Exercise
Images are not part of the copy; write out the rest of the data exactly as given.

Records for the exercise
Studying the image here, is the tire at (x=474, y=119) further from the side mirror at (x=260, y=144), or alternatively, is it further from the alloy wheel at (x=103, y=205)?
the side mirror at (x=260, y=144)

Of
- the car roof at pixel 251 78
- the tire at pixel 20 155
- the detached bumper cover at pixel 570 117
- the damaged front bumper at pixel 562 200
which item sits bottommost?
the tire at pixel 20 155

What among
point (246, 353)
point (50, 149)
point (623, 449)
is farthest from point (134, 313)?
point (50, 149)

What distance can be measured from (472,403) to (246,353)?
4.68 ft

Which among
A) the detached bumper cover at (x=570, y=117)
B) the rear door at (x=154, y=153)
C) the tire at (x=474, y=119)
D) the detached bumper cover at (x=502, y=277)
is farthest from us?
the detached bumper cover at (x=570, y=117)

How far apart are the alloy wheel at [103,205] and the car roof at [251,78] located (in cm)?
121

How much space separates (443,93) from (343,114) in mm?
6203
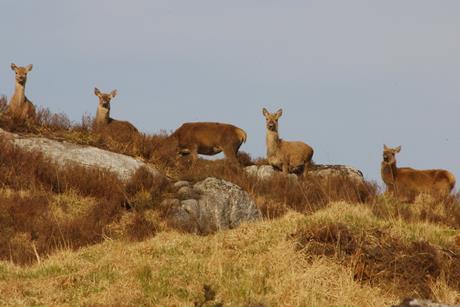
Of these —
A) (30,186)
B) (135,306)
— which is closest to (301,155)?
(30,186)

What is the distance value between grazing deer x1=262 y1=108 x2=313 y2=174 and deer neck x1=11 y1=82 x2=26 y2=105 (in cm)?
Result: 686

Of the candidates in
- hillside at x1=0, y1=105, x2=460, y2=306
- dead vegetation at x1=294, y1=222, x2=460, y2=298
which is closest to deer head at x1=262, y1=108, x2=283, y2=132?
hillside at x1=0, y1=105, x2=460, y2=306

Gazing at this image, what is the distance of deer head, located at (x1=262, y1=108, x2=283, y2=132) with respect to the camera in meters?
22.8

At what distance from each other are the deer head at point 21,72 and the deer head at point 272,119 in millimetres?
6851

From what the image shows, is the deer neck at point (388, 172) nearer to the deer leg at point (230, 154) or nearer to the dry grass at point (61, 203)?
the deer leg at point (230, 154)

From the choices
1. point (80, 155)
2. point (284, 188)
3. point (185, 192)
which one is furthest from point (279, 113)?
point (185, 192)

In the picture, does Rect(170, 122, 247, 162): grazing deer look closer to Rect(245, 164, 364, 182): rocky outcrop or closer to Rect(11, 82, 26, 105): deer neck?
Rect(245, 164, 364, 182): rocky outcrop

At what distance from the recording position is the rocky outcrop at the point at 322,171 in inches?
853

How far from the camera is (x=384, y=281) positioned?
9461 mm

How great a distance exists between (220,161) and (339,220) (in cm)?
1165

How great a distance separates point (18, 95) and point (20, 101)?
25 centimetres

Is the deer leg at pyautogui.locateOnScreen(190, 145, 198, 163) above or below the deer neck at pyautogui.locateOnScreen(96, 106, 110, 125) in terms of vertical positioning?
below

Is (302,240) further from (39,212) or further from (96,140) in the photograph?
(96,140)

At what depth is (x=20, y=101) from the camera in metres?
20.6
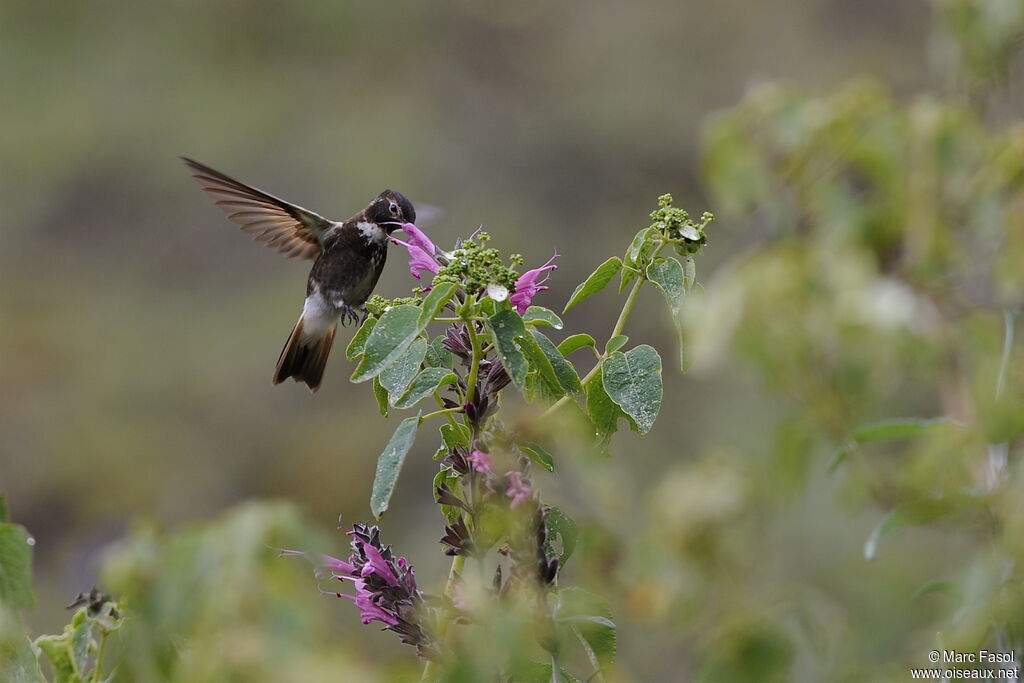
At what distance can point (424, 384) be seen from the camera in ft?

Solution to this task
Studying the image here, is the tire at (x=474, y=119) further from the side mirror at (x=260, y=144), or alternatively, is it further from the alloy wheel at (x=103, y=205)?
the side mirror at (x=260, y=144)

Of
- the car roof at pixel 251 78
- the tire at pixel 20 155
- the detached bumper cover at pixel 570 117
- the damaged front bumper at pixel 562 200
which item sits bottommost?
the tire at pixel 20 155

What among
point (246, 353)
point (50, 149)
point (623, 449)
is farthest from point (134, 313)?
point (50, 149)

What distance can be measured from (472,403) to (246,353)?
4.68 ft

Which among
A) the detached bumper cover at (x=570, y=117)
B) the rear door at (x=154, y=153)
C) the tire at (x=474, y=119)
D) the detached bumper cover at (x=502, y=277)
is farthest from us?
the detached bumper cover at (x=570, y=117)

How far apart are the alloy wheel at [103,205] and the car roof at [251,78] located (in cm)?
121

How much space separates (443,93) from (343,114) in mm?
6203
Of these —
A) (30,186)
B) (135,306)
— which is closest to (301,155)?
(30,186)

What is the distance value between grazing deer x1=262 y1=108 x2=313 y2=174 and deer neck x1=11 y1=82 x2=26 y2=105 (in cm)?
Result: 686

Of the candidates in
- hillside at x1=0, y1=105, x2=460, y2=306
- dead vegetation at x1=294, y1=222, x2=460, y2=298
which is closest to deer head at x1=262, y1=108, x2=283, y2=132?
hillside at x1=0, y1=105, x2=460, y2=306

Gazing at this image, what is the distance of deer head, located at (x1=262, y1=108, x2=283, y2=132) with respect to the camera in meters?
22.8

At what distance from each other are the deer head at point 21,72 and the deer head at point 272,119 in millimetres?
6851

From what the image shows, is the deer neck at point (388, 172) nearer to the deer leg at point (230, 154) or nearer to the dry grass at point (61, 203)?
the deer leg at point (230, 154)

From the choices
1. point (80, 155)
2. point (284, 188)
3. point (185, 192)
which one is furthest from point (279, 113)?
point (185, 192)

In the picture, does Rect(170, 122, 247, 162): grazing deer look closer to Rect(245, 164, 364, 182): rocky outcrop or closer to Rect(11, 82, 26, 105): deer neck?
Rect(245, 164, 364, 182): rocky outcrop

At what distance from the recording position is the rocky outcrop at the point at 322,171 in inches?
853

How far from the camera is (x=384, y=281) positioned?
9461 mm

How great a distance exists between (220,161) and (339,220) (in cm)?
1165

How great a distance separates point (18, 95) and point (20, 101)?
25 centimetres

Is the deer leg at pyautogui.locateOnScreen(190, 145, 198, 163) above or below the deer neck at pyautogui.locateOnScreen(96, 106, 110, 125) in terms of vertical positioning?
below

Is (302,240) further from (39,212) or further from (96,140) in the photograph?
(96,140)

At what depth is (x=20, y=101) from the camera in metres?
20.6
At what distance can point (424, 384) be seen from the camera in ft?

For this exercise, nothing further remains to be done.